La décision de la S. D. N. dans la question de Mossoul ne résout point du tout la question, tant que la Turquie ne la reconnaît pas. L'opinion publique anglaise est extrêmement inquiète de l'attitude adoptée par la Turquie à propos de la question de Mossoul. Le bruit que la presse impérialiste de toutes les nuances soulève maintenant à propos du danger qui menace la Turquie, si elle ne se soumet pas à la décision de la S. D. N., montre l'anxiété qui règne dans les milieux dirigeants anglais.

Il n'y a pas longtemps que le journal officiel du ministère français des Affaires étrangères constatait avec inquiétude qu'il fallait voir dans les derniers événements en Perse, « le commencement de la constitution d'un groupement étroitement lié, composé de l'union soviétique, de la Perse et de la Turquie, la première étape de l'organisation des Etats orientaux ». Le journal faisait ressortir que cette politique de rapprochement des peuples orientaux constituait un danger immense, non seulement pour la domination anglaise en Asie, mais également pour l'influence européenne tout entière.

C'est pourquoi ces derniers temps tout l'appareil de la diplomatie impérialiste est mis en mouvement, afin de détruire de l'intérieur la menace du rapprochement des peuples orientaux. Les journaux anglais et l'Union soviétique, dont certains points seraient dirigés contre les intérêts de la Turquie. Le journal principal de la réaction anglaise, le Morning Post, dépasse tous les autres dans cette voie en publiant, ces jours-ci, une nouvelle sensationnelle sur un prétendu traité secret entre la Turquie et l'Union soviétique aux termes duquel l'Union soviétique aurait concédé à la Turquie le droit d'occuper l'Azerbeidjan perse. Ce journal honorable s'efforce de faire peur à la Turquie en prétendant que l'Union soviétique, non seulement ne la soutiendra pas dans la question de Mossoul, mais qu'elle prépare, au contraire, des plans d'attaque contre la Turquie, qu'elle convoite l'occupation de Constantinople.

La presse boulevardière de Paris confirme cette « information » en déclarant que l'Union soviétique ne voudrait pas se lier les mains par une convention avec la Turquie, puisque l'Union soviétique pense sérieusement à s'accorder avec l'Occident. La presse bourgeoise espère provoquer ainsi, par ce bavardage incohérent, des querelles entre les différents pays orientaux et semer les doutes sur la politique orientale de l'U. R. S. S.

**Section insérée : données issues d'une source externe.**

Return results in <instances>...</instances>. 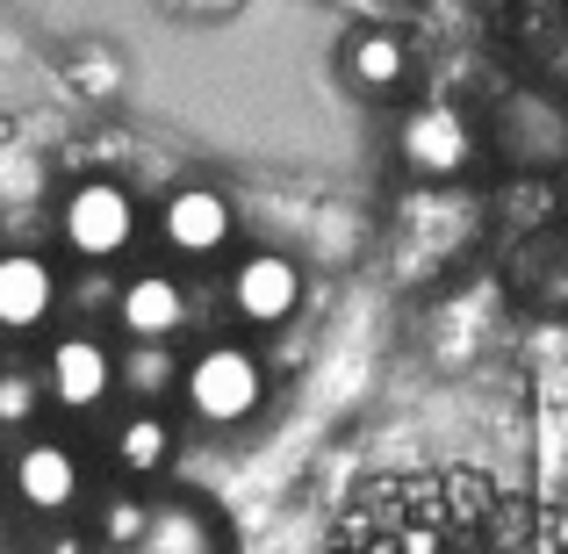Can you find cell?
I'll use <instances>...</instances> for the list:
<instances>
[{
  "mask_svg": "<svg viewBox=\"0 0 568 554\" xmlns=\"http://www.w3.org/2000/svg\"><path fill=\"white\" fill-rule=\"evenodd\" d=\"M138 223H144V209L115 173H87V181H72L65 202H58V238H65V252L80 266L123 260V252L138 245Z\"/></svg>",
  "mask_w": 568,
  "mask_h": 554,
  "instance_id": "obj_1",
  "label": "cell"
},
{
  "mask_svg": "<svg viewBox=\"0 0 568 554\" xmlns=\"http://www.w3.org/2000/svg\"><path fill=\"white\" fill-rule=\"evenodd\" d=\"M181 396L202 425H245L266 403V367H260V353L237 346V339H209L181 367Z\"/></svg>",
  "mask_w": 568,
  "mask_h": 554,
  "instance_id": "obj_2",
  "label": "cell"
},
{
  "mask_svg": "<svg viewBox=\"0 0 568 554\" xmlns=\"http://www.w3.org/2000/svg\"><path fill=\"white\" fill-rule=\"evenodd\" d=\"M396 152H403V167H410L417 181H460V173L475 167V152H483V138H475L468 109H454V101H425V109L403 115Z\"/></svg>",
  "mask_w": 568,
  "mask_h": 554,
  "instance_id": "obj_3",
  "label": "cell"
},
{
  "mask_svg": "<svg viewBox=\"0 0 568 554\" xmlns=\"http://www.w3.org/2000/svg\"><path fill=\"white\" fill-rule=\"evenodd\" d=\"M8 490L22 512L37 518H65L72 504L87 497V475H80V454H72L65 440H22L8 461Z\"/></svg>",
  "mask_w": 568,
  "mask_h": 554,
  "instance_id": "obj_4",
  "label": "cell"
},
{
  "mask_svg": "<svg viewBox=\"0 0 568 554\" xmlns=\"http://www.w3.org/2000/svg\"><path fill=\"white\" fill-rule=\"evenodd\" d=\"M497 152L518 173H555L568 159V109L547 94H504L497 101Z\"/></svg>",
  "mask_w": 568,
  "mask_h": 554,
  "instance_id": "obj_5",
  "label": "cell"
},
{
  "mask_svg": "<svg viewBox=\"0 0 568 554\" xmlns=\"http://www.w3.org/2000/svg\"><path fill=\"white\" fill-rule=\"evenodd\" d=\"M231 310L252 324V332H281L303 310V266L288 252H245L231 266Z\"/></svg>",
  "mask_w": 568,
  "mask_h": 554,
  "instance_id": "obj_6",
  "label": "cell"
},
{
  "mask_svg": "<svg viewBox=\"0 0 568 554\" xmlns=\"http://www.w3.org/2000/svg\"><path fill=\"white\" fill-rule=\"evenodd\" d=\"M43 396L58 403V411H101V403L115 396V353L101 346L94 332H65L51 353H43Z\"/></svg>",
  "mask_w": 568,
  "mask_h": 554,
  "instance_id": "obj_7",
  "label": "cell"
},
{
  "mask_svg": "<svg viewBox=\"0 0 568 554\" xmlns=\"http://www.w3.org/2000/svg\"><path fill=\"white\" fill-rule=\"evenodd\" d=\"M58 310H65V281H58V266L43 260V252H29V245L0 252V332L29 339V332H43Z\"/></svg>",
  "mask_w": 568,
  "mask_h": 554,
  "instance_id": "obj_8",
  "label": "cell"
},
{
  "mask_svg": "<svg viewBox=\"0 0 568 554\" xmlns=\"http://www.w3.org/2000/svg\"><path fill=\"white\" fill-rule=\"evenodd\" d=\"M159 231H166V245L181 252V260H216V252H231L237 216H231V202H223V188L187 181V188L166 194V209H159Z\"/></svg>",
  "mask_w": 568,
  "mask_h": 554,
  "instance_id": "obj_9",
  "label": "cell"
},
{
  "mask_svg": "<svg viewBox=\"0 0 568 554\" xmlns=\"http://www.w3.org/2000/svg\"><path fill=\"white\" fill-rule=\"evenodd\" d=\"M194 318L181 274H159V266H144V274H130L123 289H115V324L130 332V346H173V332Z\"/></svg>",
  "mask_w": 568,
  "mask_h": 554,
  "instance_id": "obj_10",
  "label": "cell"
},
{
  "mask_svg": "<svg viewBox=\"0 0 568 554\" xmlns=\"http://www.w3.org/2000/svg\"><path fill=\"white\" fill-rule=\"evenodd\" d=\"M130 554H231V533L202 497H152V518Z\"/></svg>",
  "mask_w": 568,
  "mask_h": 554,
  "instance_id": "obj_11",
  "label": "cell"
},
{
  "mask_svg": "<svg viewBox=\"0 0 568 554\" xmlns=\"http://www.w3.org/2000/svg\"><path fill=\"white\" fill-rule=\"evenodd\" d=\"M346 80L361 87V94H375V101H396V94H410L417 58H410V43H403L396 29H361V37L346 43Z\"/></svg>",
  "mask_w": 568,
  "mask_h": 554,
  "instance_id": "obj_12",
  "label": "cell"
},
{
  "mask_svg": "<svg viewBox=\"0 0 568 554\" xmlns=\"http://www.w3.org/2000/svg\"><path fill=\"white\" fill-rule=\"evenodd\" d=\"M115 469L123 475H166L173 469V417L166 411H130L115 425Z\"/></svg>",
  "mask_w": 568,
  "mask_h": 554,
  "instance_id": "obj_13",
  "label": "cell"
},
{
  "mask_svg": "<svg viewBox=\"0 0 568 554\" xmlns=\"http://www.w3.org/2000/svg\"><path fill=\"white\" fill-rule=\"evenodd\" d=\"M115 389H130L138 411H166V396L181 389V353H173V346H130V353H115Z\"/></svg>",
  "mask_w": 568,
  "mask_h": 554,
  "instance_id": "obj_14",
  "label": "cell"
},
{
  "mask_svg": "<svg viewBox=\"0 0 568 554\" xmlns=\"http://www.w3.org/2000/svg\"><path fill=\"white\" fill-rule=\"evenodd\" d=\"M144 518H152V497L115 490V497L94 512V547L101 554H130V547H138V533H144Z\"/></svg>",
  "mask_w": 568,
  "mask_h": 554,
  "instance_id": "obj_15",
  "label": "cell"
},
{
  "mask_svg": "<svg viewBox=\"0 0 568 554\" xmlns=\"http://www.w3.org/2000/svg\"><path fill=\"white\" fill-rule=\"evenodd\" d=\"M37 411H43V382H37V367L0 361V432L37 425Z\"/></svg>",
  "mask_w": 568,
  "mask_h": 554,
  "instance_id": "obj_16",
  "label": "cell"
},
{
  "mask_svg": "<svg viewBox=\"0 0 568 554\" xmlns=\"http://www.w3.org/2000/svg\"><path fill=\"white\" fill-rule=\"evenodd\" d=\"M80 87H87V94H115V58H87Z\"/></svg>",
  "mask_w": 568,
  "mask_h": 554,
  "instance_id": "obj_17",
  "label": "cell"
},
{
  "mask_svg": "<svg viewBox=\"0 0 568 554\" xmlns=\"http://www.w3.org/2000/svg\"><path fill=\"white\" fill-rule=\"evenodd\" d=\"M101 303H115L109 274H101V281H80V303H72V310H101Z\"/></svg>",
  "mask_w": 568,
  "mask_h": 554,
  "instance_id": "obj_18",
  "label": "cell"
},
{
  "mask_svg": "<svg viewBox=\"0 0 568 554\" xmlns=\"http://www.w3.org/2000/svg\"><path fill=\"white\" fill-rule=\"evenodd\" d=\"M0 554H14V533H8V518H0Z\"/></svg>",
  "mask_w": 568,
  "mask_h": 554,
  "instance_id": "obj_19",
  "label": "cell"
},
{
  "mask_svg": "<svg viewBox=\"0 0 568 554\" xmlns=\"http://www.w3.org/2000/svg\"><path fill=\"white\" fill-rule=\"evenodd\" d=\"M332 554H361V547H332Z\"/></svg>",
  "mask_w": 568,
  "mask_h": 554,
  "instance_id": "obj_20",
  "label": "cell"
}]
</instances>
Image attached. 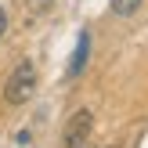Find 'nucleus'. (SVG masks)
Instances as JSON below:
<instances>
[{"label": "nucleus", "instance_id": "nucleus-1", "mask_svg": "<svg viewBox=\"0 0 148 148\" xmlns=\"http://www.w3.org/2000/svg\"><path fill=\"white\" fill-rule=\"evenodd\" d=\"M33 90H36V69H33V62H18L11 69V76H7V83H4V101L7 105H25V101L33 98Z\"/></svg>", "mask_w": 148, "mask_h": 148}, {"label": "nucleus", "instance_id": "nucleus-2", "mask_svg": "<svg viewBox=\"0 0 148 148\" xmlns=\"http://www.w3.org/2000/svg\"><path fill=\"white\" fill-rule=\"evenodd\" d=\"M94 127V116L87 112V108H79V112H72V119L65 123V134H62V145L65 148H79L87 141V134H90Z\"/></svg>", "mask_w": 148, "mask_h": 148}, {"label": "nucleus", "instance_id": "nucleus-3", "mask_svg": "<svg viewBox=\"0 0 148 148\" xmlns=\"http://www.w3.org/2000/svg\"><path fill=\"white\" fill-rule=\"evenodd\" d=\"M87 54H90V36H79V43H76V54H72V62H69V76H79L83 72V65H87Z\"/></svg>", "mask_w": 148, "mask_h": 148}, {"label": "nucleus", "instance_id": "nucleus-4", "mask_svg": "<svg viewBox=\"0 0 148 148\" xmlns=\"http://www.w3.org/2000/svg\"><path fill=\"white\" fill-rule=\"evenodd\" d=\"M137 7H141V0H112V11H116V14H123V18H130Z\"/></svg>", "mask_w": 148, "mask_h": 148}, {"label": "nucleus", "instance_id": "nucleus-5", "mask_svg": "<svg viewBox=\"0 0 148 148\" xmlns=\"http://www.w3.org/2000/svg\"><path fill=\"white\" fill-rule=\"evenodd\" d=\"M4 29H7V14H4V7H0V36H4Z\"/></svg>", "mask_w": 148, "mask_h": 148}]
</instances>
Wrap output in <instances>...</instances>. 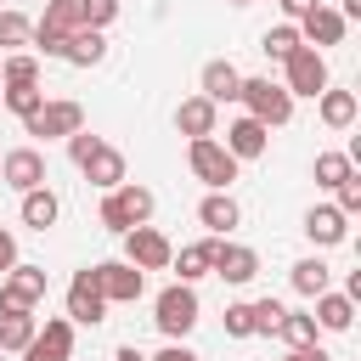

La presse de l'Union soviétique n'a pas donné beaucoup de place à la réfutation de cette campagne calomniatrice de la presse impérialiste. Cela n'était pas d'ailleurs nécessaire. Le traité publié entre l'Union soviétique et la Turquie fut une excellente démonstration de notre politique orientale, en général, et des relations existant entre l'Union soviétique et la Turquie, en particulier. Le camarade Litvinov déclare, dans une interview, que l'Union soviétique est prête à conclure un traité semblable avec n'importe quel pays désireux d'entrer en relations amicales avec l'Union soviétique. Notre nouvel accord avec la Turquie constitue, de ce point de vue, un contraste parfait avec les méthodes de la politique locarniste en Orient. La décision de la S. D. N. dans la question de Mossoul, sanctionnant la politique anglaise de brigandage, dissipe toutes les illusions locarnistes que le gouvernement anglais s'efforce de répandre en Orient.

Il y a quelques jours, l'organe officieux turc résumait la situation actuelle de la façon suivante : « le caractère impérialiste de la S. D. N. nécessite la création d'une nouvelle alliance, se proposant comme but la libération des peuples asiatiques du joug de l'impérialisme. Cette alliance doit être créée par l'initiative des peuples opprimés du Proche-Orient.

Notre traité avec la Turquie n'est pas dirigé contre un tiers Etat, mais il apparaîtra aux yeux de l'Orient tout entier comme une excellente manifestation d'une véritable politique de paix et de rapprochement des différents peuples."